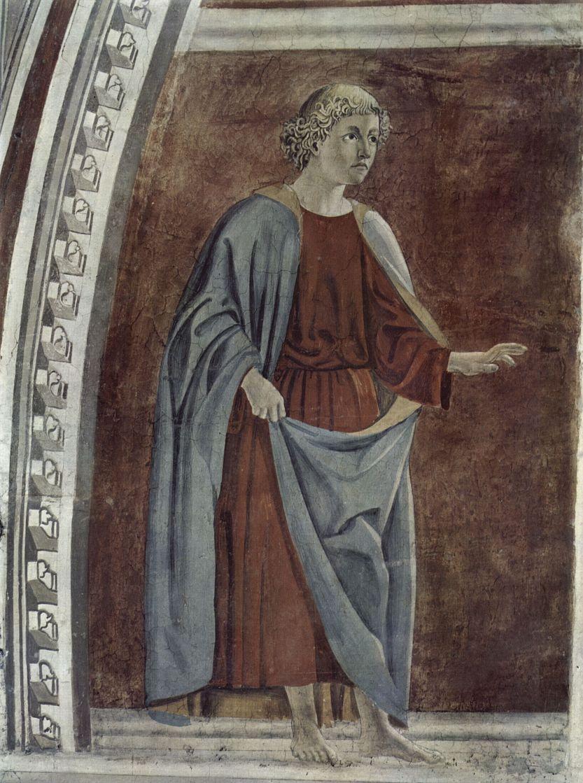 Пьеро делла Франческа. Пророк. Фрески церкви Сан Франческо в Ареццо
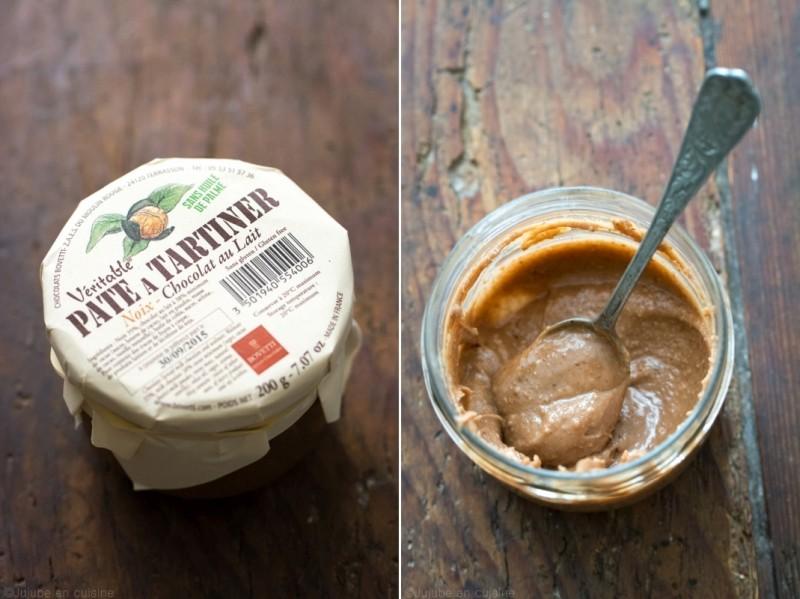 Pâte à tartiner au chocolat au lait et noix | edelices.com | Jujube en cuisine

* * *

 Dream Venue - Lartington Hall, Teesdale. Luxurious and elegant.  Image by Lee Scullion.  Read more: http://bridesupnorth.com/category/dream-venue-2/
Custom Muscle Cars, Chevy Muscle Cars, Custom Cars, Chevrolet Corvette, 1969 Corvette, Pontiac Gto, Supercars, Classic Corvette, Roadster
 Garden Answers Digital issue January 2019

Exercise goal ▸ Look above for the line with "Пьеро делла Франческа.", then give again exactly every line from there through the line with "Pâte à tartiner", skipping the pictures.

Exercise output ▸
 Пьеро делла Франческа. Пророк. Фрески церкви Сан Франческо в Ареццо
 Pâte à tartiner au chocolat au lait et noix | edelices.com | Jujube en cuisine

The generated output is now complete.